Legal Aid workers picket in downtown Brooklyn demanding decent contract
Brooklyn, NY – More than 100 legal aid attorneys, paralegals, social workers and support staff came out to the picket lines, July 26, as workers at Brooklyn Defender Services (BDS) demanded their bosses come to the table and negotiate a decent contract.
BDS is the main public defender office for all of Brooklyn and provides pro bono legal services to working-class Brooklynites facing eviction, deportation, family separation, or criminal charges. Almost two years ago, in September of 2021, more than 72% of the rank-and-file staff at BDS voted in favor of unionizing as part of the United Auto Workers (UAW). Since that time, BDS workers have been represented by the Association of Legal Aid Attorneys (ALAA) Local 2325.

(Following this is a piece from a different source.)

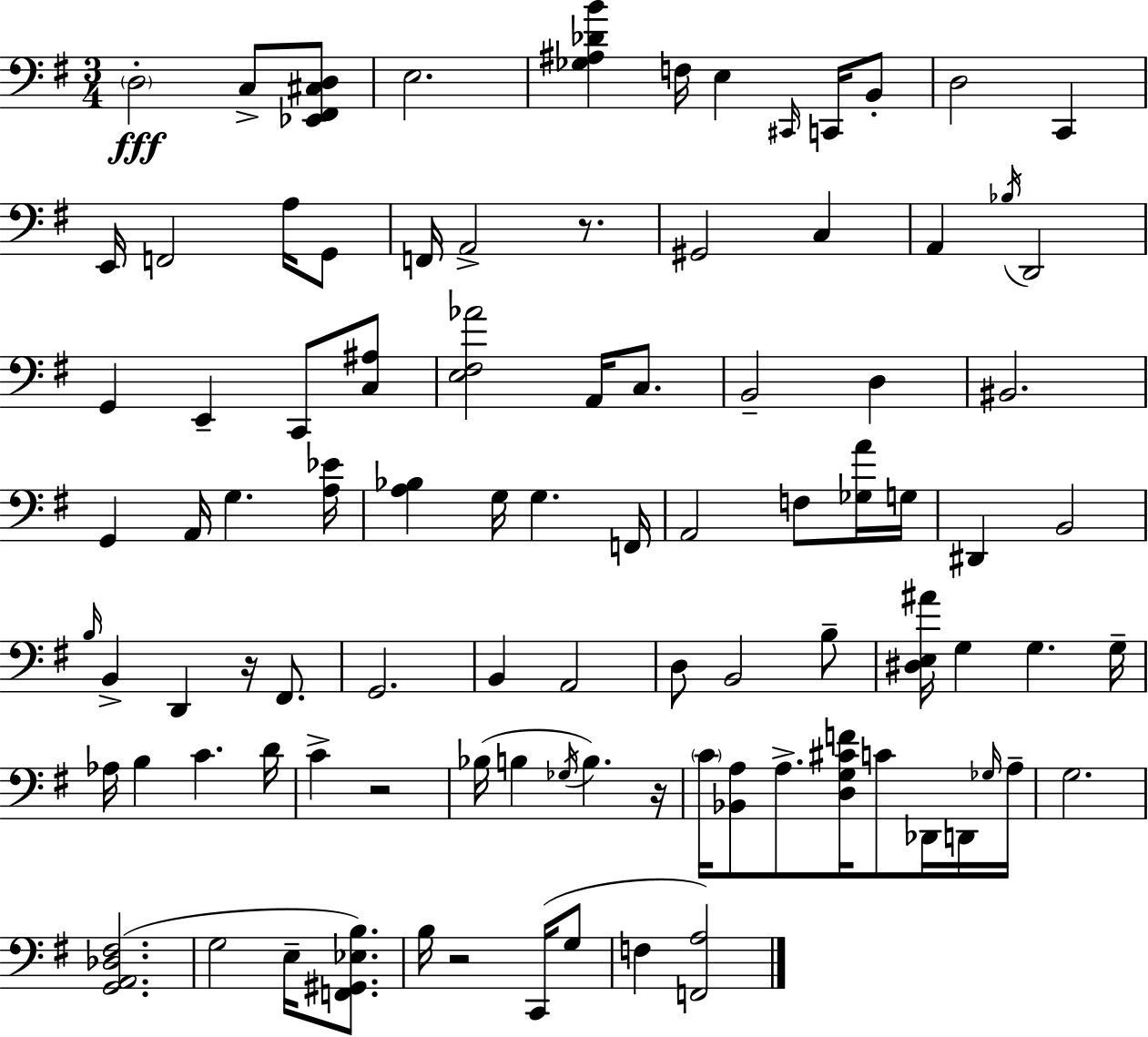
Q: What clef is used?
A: bass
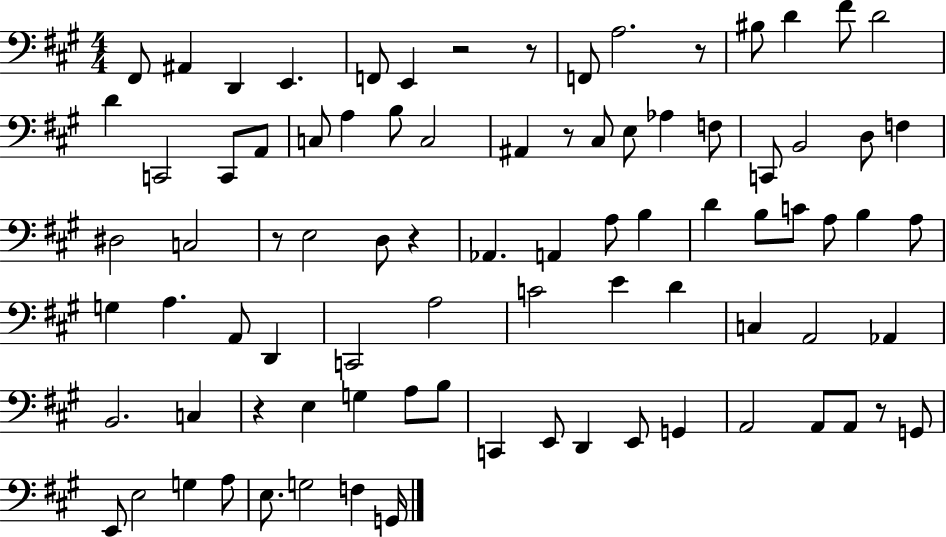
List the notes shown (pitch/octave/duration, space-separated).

F#2/e A#2/q D2/q E2/q. F2/e E2/q R/h R/e F2/e A3/h. R/e BIS3/e D4/q F#4/e D4/h D4/q C2/h C2/e A2/e C3/e A3/q B3/e C3/h A#2/q R/e C#3/e E3/e Ab3/q F3/e C2/e B2/h D3/e F3/q D#3/h C3/h R/e E3/h D3/e R/q Ab2/q. A2/q A3/e B3/q D4/q B3/e C4/e A3/e B3/q A3/e G3/q A3/q. A2/e D2/q C2/h A3/h C4/h E4/q D4/q C3/q A2/h Ab2/q B2/h. C3/q R/q E3/q G3/q A3/e B3/e C2/q E2/e D2/q E2/e G2/q A2/h A2/e A2/e R/e G2/e E2/e E3/h G3/q A3/e E3/e. G3/h F3/q G2/s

In the two years that have passed since staff voted overwhelmingly in favor of a union, BDS management has refused to make good faith negotiating offers on vital issues including healthcare coverage, salaries, sustainable caseloads, transit benefits, parental and sick leave, and telecommuting. Instead of listening when frontline workers try to explain what they need in order to do their jobs most effectively, the BDS management insists on forcing its employees to accept a watered-down contract with almost no real protections for worker quality of life issues.
In April of this year, more than 60 BDS employees hand delivered a petition, urging management to come to the bargaining table. Since then, management has not only refused to negotiate a decent contract but has taken a step back and started to only offer “interim agreements” designed to maintain the status quo while pushing a full comprehensive bargaining agreement even further off to the horizon.
Picketing workers chanted classic pro union slogans including “What’s disgusting? Union busting!” along with some new and BDS-specific chants: “Maybe we wouldn’t quit – if our healthcare wasn’t shit!” “BDSers must unite! A contract is our labor right!” and “Burnout is the status quo! Sky-high caseloads have to go!”
Speakers included attorneys from BDS’ criminal defense and family defense teams, as well as union staff. One BDS senior staff attorney emphasized the dangers of burnout and high turnover stating, “Higher turnover definitely makes it harder to sustain our work – if BDS management would come to the table and agree to a good faith contract, maybe less of us would be forced to find work elsewhere. Everyone I know at BDS does this work because they believe in it, but instead of supporting us however possible, our management seems intent on ignoring us.”
The BDS picket line is only the latest in a wave of labor actions targeting legal aid organizations. Up until recently, there was a very popular, incorrect idea among legal workers – the belief that attorneys, paralegal, social workers, and other support staff were somehow different from the people they represent and did not need a union of their own. But on July 26, more than 100 legal workers in one of the largest cities in the country raised their voices to demand their rights as workers, and as union members.